“And there are many other cases,” said Carhaix. “Of their own accord the bells chimed when Saint Sigisbert chanted the De Profundis over the corpse of the martyr Placidus, and when the body of Saint Ennemond, Bishop of Lyons, was thrown by his murderers into a boat without oars or sails, the bells rang out, though nobody set them in motion, as the boat passed down the Saone.”
“Do you know what I think?” asked Des Hermies, looking at Carhaix. “I think you ought to prepare a compendium of hagiography or a really informative work on heraldry.”
“What makes you think that?”
“Well, you are, thank God, remote from this epoch and fond of things which it knows nothing about or execrates, and a work of that kind would take you still further away. My good friend, you are the man forever unintelligible to the coming generations. To ring bells because you love them, to give yourself over to the abandoned study of feudal art or monasticism would make you complete—take you clear out of Paris, out of the world, back into the Middle Ages.”

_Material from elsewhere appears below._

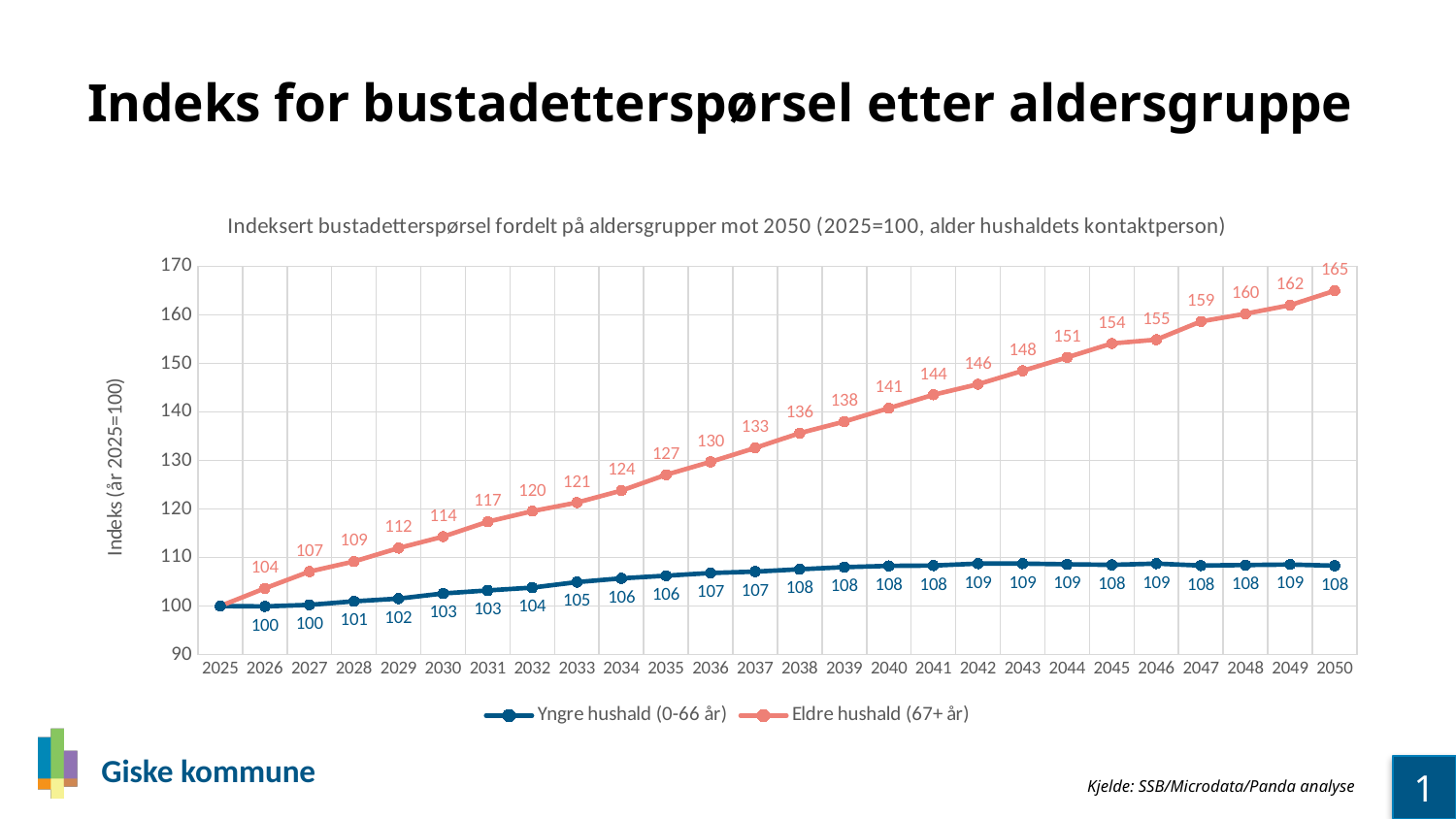
How many years are plotted on the x axis? 26 What is the value for Yngre hushald (0-66 år) in 2030? 103 What is the value for Yngre hushald (0-66 år) in 2040? 108 What is the value for Eldre hushald (67+ år) in 2050? 165 In which year does Eldre hushald (67+ år) reach its highest value? 2050 Does the Eldre hushald (67+ år) series rise or fall from 2025 to 2050? Rise What kind of chart is shown on the slide? Line chart How many series does the legend list? 2 Which series has the larger value in 2045, Yngre hushald (0-66 år) or Eldre hushald (67+ år)? Eldre hushald (67+ år) What is the value for Eldre hushald (67+ år) in 2035? 127 What is the difference between the Eldre hushald (67+ år) values in 2040 and 2030? 27 What is the difference between Eldre hushald (67+ år) and Yngre hushald (0-66 år) in 2050? 57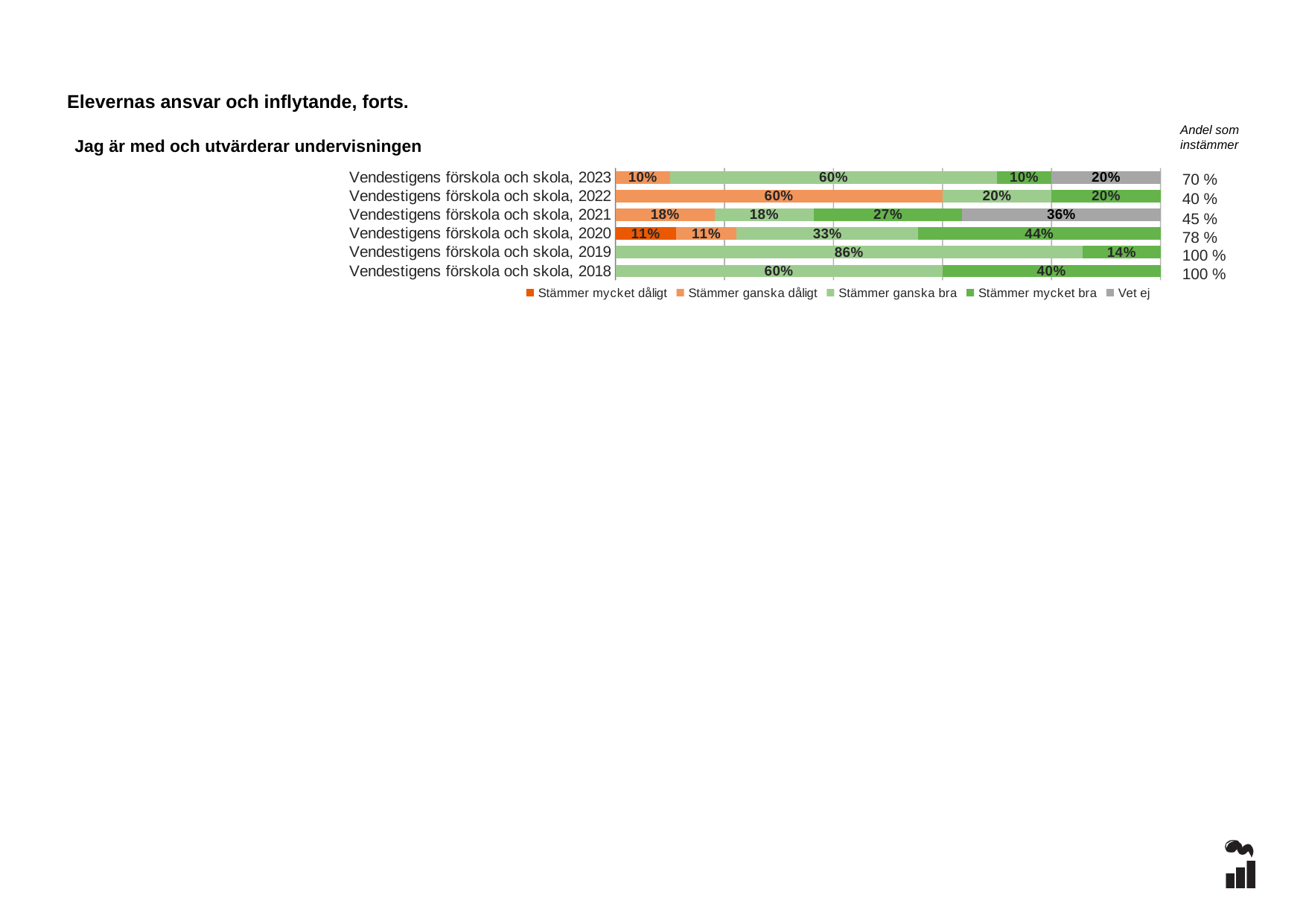
How many categories (bars) are plotted in the chart? 6 What is the total of the stacked bar for Vendestigens förskola och skola, 2023? 100% How many series does the legend list? 5 Which is larger: 'Stämmer ganska bra' for 2023 or 'Stämmer ganska bra' for 2021? 2023 What is the value of 'Stämmer mycket dåligt' for Vendestigens förskola och skola, 2020? 11% What kind of chart is shown on the slide? stacked bar chart What is the value of 'Stämmer ganska dåligt' for Vendestigens förskola och skola, 2022? 60% Which category has the highest value for 'Stämmer mycket bra'? Vendestigens förskola och skola, 2020 What is the difference between the 'Stämmer mycket bra' values for 2018 and 2023? 30% What is the value of 'Vet ej' for Vendestigens förskola och skola, 2021? 36% What is the 'Andel som instämmer' value shown for Vendestigens förskola och skola, 2020? 78 % What is the value of 'Stämmer ganska bra' for Vendestigens förskola och skola, 2019? 86%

“Alas,” said Carhaix, “I am only a poor ignorant man. But the type you speak of does exist. In Switzerland, I believe, a bell-ringer has for years been collecting material for a heraldic memorial. I should think,” he continued, laughing, “that his avocation would interfere with his vocation.”
“And do you think,” said Gevingey bitterly, “that the profession of astrologer is less decried, less neglected?”
“How do you like our cider?” asked the bell-ringer’s wife. “Do you find it a bit raw?”
“No, it’s tart if you sip it, but sweet if you take a good mouthful,” answered Durtal.
“Wife, serve the potatoes. Don’t wait for me. I delayed so long getting my business done that it’s time for the angelus. Don’t bother about me. Go on eating. I shall catch up with you when I get back.”
And as her husband lighted his lantern and left the room the woman brought in on a plate what looked to be a cake covered with golden brown caramel icing.
“Mashed potatoes, I thought you said!”
“Au gratin. Browned in the oven. Taste it. I put in everything that ought to make it very good.”
All exclaimed over it.
Then it became impossible to hear oneself. Tonight the bell boomed out with unusual clarity and power. Durtal tried to analyze the sound which seemed to rock the room. There was a sort of flux and reflux of sound. First, the formidable shock of the clapper against the vase, then a sort of crushing and scattering of the sounds as if ground fine with the pestle, then a rounding of the reverberation; then the recoil of the clapper, adding, in the bronze mortar, other sonorous vibrations which it ground up and cast out and dispersed through the sounding shutters.
Then the bell strokes came further apart. Now there was only the whirring as of a spinning wheel; a few crumbs were slow about falling. And now Carhaix returned.